EXTRACT TO READ >>
╭──

Ivey, who describes himself as honest, happy and spiritually-driven, is clearly all of those things. His history of helping others and successful medical career would also indicate his propensity toward selflessness.

The reserved doctor eases himself into a break room chair in the bottom floor of a large-scale medical complex that he has been working out of for nearly 30 years.

His crisp, stark white coat dangles below his waist. He is well dressed and courteous and his direct responses and unwavering calmness prove that he knows what he wants out of life.

"Ever since I was a little kid, I felt like God wanted me to help people," he said.

And help people he has.

He has been practicing medicine in the Rim Country since earning his medical degree from McGill University in Montreal, Quebec, Canada in 1977.

He specializes in family practice medicine these days, but throughout his career, has run the gamut as far as medical procedures go.

There is a collage displayed on a wall in his complex with pictures of nearly 100 babies he's delivered. He tells a story about a little strawberry-blond girl and what became of her, almost as if it was his own granddaughter. He points out a current Payson High School baseball player, then in diapers.

He recalls with a smile, a time when he performed his own surgeries and set his patients' fractures.

The quality of medical care available to Rim Country residents has immensely improved in the last three decades, he said. He's proud to have been part of the progression.

Ivey helped in the establishment of clinics in Young, Pine-Strawberry and Tonto Basin, where he still occasionally practices.

"Helping people -- there's no greater privilege than taking someone who's ill and making them better, both physically and spiritually," he said.

╰──

GIVEN ENTRIES >>
╭──

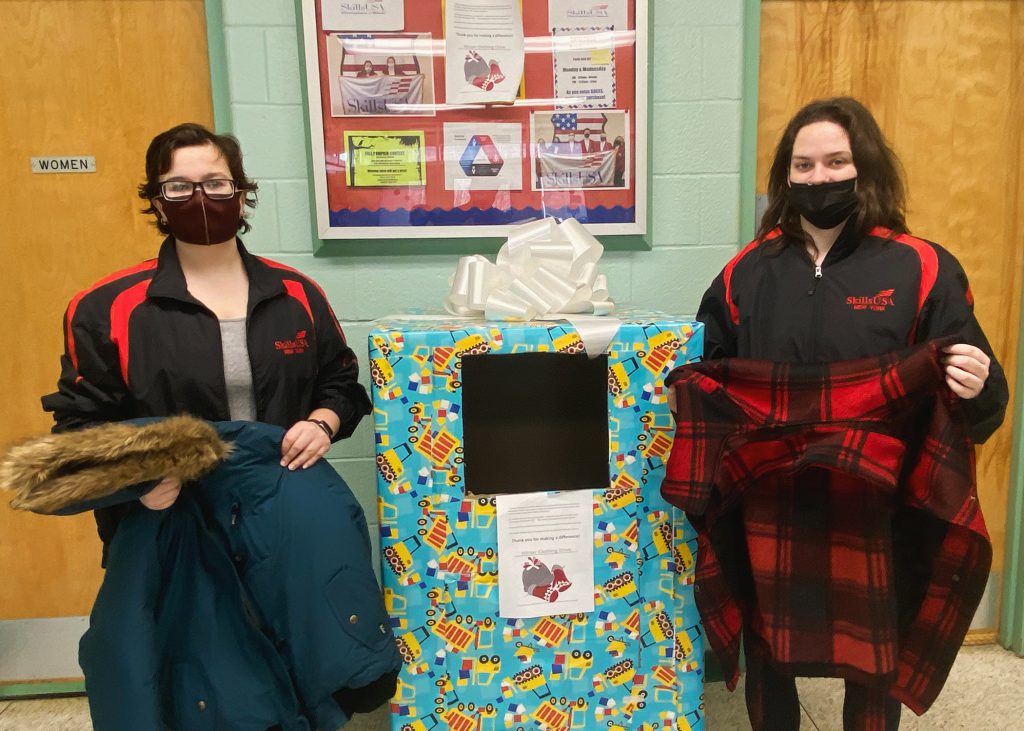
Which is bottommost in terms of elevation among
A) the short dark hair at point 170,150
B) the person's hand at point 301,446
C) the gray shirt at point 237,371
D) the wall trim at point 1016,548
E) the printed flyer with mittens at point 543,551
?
the wall trim at point 1016,548

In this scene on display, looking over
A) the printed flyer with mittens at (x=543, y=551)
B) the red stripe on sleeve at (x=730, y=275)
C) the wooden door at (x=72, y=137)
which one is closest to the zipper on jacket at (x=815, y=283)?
the red stripe on sleeve at (x=730, y=275)

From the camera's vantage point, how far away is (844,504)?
1.12 m

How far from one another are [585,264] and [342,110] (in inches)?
28.2

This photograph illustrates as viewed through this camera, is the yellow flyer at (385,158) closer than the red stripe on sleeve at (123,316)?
No

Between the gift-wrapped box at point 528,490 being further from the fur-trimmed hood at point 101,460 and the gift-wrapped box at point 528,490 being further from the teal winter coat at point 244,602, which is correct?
the fur-trimmed hood at point 101,460

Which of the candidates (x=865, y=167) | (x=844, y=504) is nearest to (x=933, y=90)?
(x=865, y=167)

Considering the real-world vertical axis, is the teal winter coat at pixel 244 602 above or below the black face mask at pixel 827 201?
below

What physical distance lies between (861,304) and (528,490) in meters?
0.65

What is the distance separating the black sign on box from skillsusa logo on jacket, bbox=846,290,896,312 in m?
0.43

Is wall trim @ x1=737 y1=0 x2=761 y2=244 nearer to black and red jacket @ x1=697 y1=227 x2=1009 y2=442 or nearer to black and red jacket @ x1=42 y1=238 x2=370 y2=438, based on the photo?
black and red jacket @ x1=697 y1=227 x2=1009 y2=442

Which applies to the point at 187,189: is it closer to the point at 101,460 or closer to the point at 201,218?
the point at 201,218

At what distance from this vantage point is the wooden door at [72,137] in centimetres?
161

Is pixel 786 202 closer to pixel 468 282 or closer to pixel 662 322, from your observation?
pixel 662 322

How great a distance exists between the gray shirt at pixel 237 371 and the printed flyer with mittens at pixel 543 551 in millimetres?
457
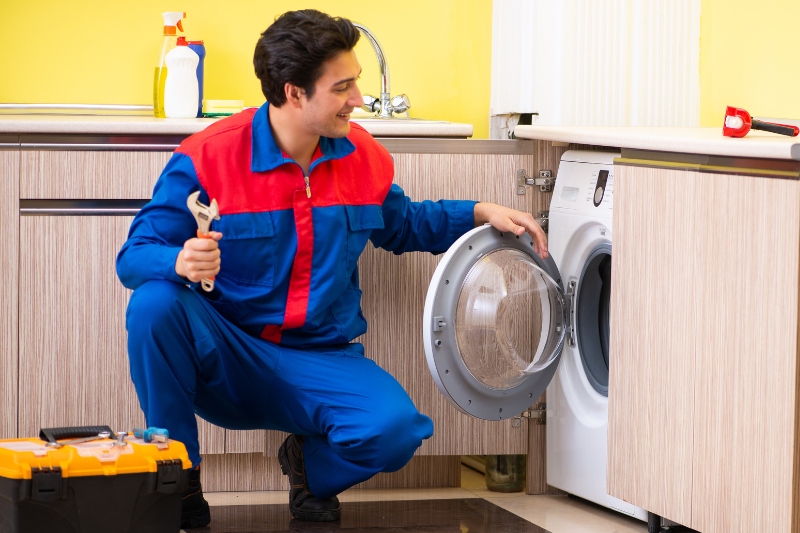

╰──

WORK ITEM >>
In the text about Ivey, where did he earn his medical degree? Work only from the text about Ivey.

FINISHED EXERCISE >>
McGill University in Montreal, Quebec, Canada.